Die Rolle innerer Kühlmittelbohrungen beim Bohren – eine positive Perspektive

Bohren ist ein grundlegender Bearbeitungsprozess, der in vielen Branchen weit verbreitet ist. Dabei werden Löcher in Materialien wie Metallen, Verbundwerkstoffen, Kunststoffen und Keramik erzeugt. Das Bohren kann mit einer Vielzahl von Werkzeugen durchgeführt werden, darunter Spiralbohrer, Stufenbohrer, Zentrierbohrer und Tieflochbohrer. Bohrer unterscheiden sich zwar im Design, sie erzeugen jedoch alle ein Loch im Material, indem sie Metall in Form von Spänen entfernen.
Eines der entscheidenden Probleme beim Bohren ist das Wärmemanagement. Beim Bohren entsteht im Schneidbereich durch die Reibung zwischen Bohrer und Werkstück Wärme. Diese Hitze kann zu Werkzeugverschleiß, schlechter Oberflächengüte und Maßungenauigkeiten führen. Darüber hinaus kann es bei unzureichender Wärmeableitung zu thermischen Schäden am Werkstück, einschließlich Rissen und Verformungen, kommen.

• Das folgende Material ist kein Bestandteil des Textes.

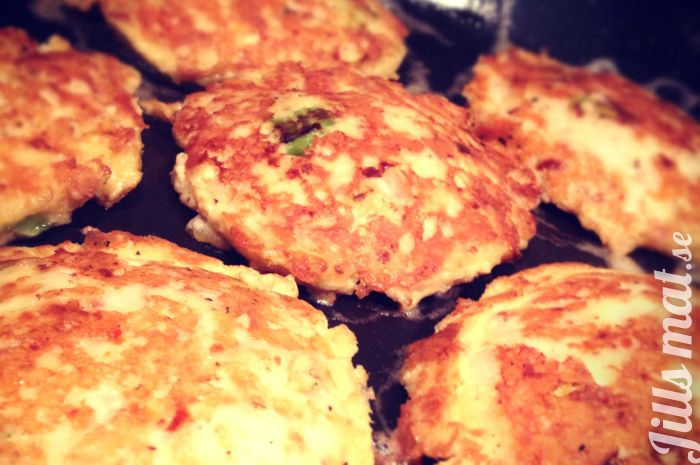 Härliga halloumibiffar - Jills Mat - Halloumi cheese patties - recipe in Swedish - give me a holler if you need translation! :0)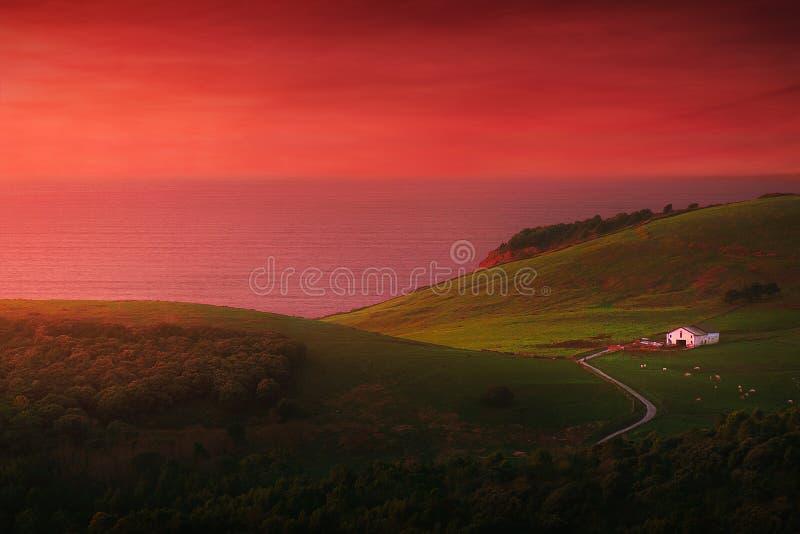 dom w Gorliz blisko morza z zmierzchu niebem zdjęcie stock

Um das Problem des Wärmemanagements beim Bohren zu lösen, werden interne Kühlmittelbohrungen verwendet. Diese Löcher finden sich typischerweise in Bohrern und anderen Schneidwerkzeugen und werden verwendet, um einen Kühlmittelstrom (normalerweise eine Mischung aus Öl und Wasser) in die Schneidzone zu leiten. Die Verwendung innerer Kühlmittelbohrungen beim Bohren bietet zahlreiche Vorteile. Einige davon sind:
1. Verbesserte Standzeit des Werkzeugs – Einer der größten Vorteile der Verwendung von Innenkühlungslöchern beim Bohren besteht darin, dass dadurch die Lebensdauer des Werkzeugs erheblich verlängert werden kann. Indem es die Temperatur der Schneidzone niedrig hält, trägt Kühlmittel dazu bei, den Werkzeugverschleiß zu verringern, Schäden an der Schneidkante des Werkzeugs zu verhindern und seine Lebensdauer zu verlängern.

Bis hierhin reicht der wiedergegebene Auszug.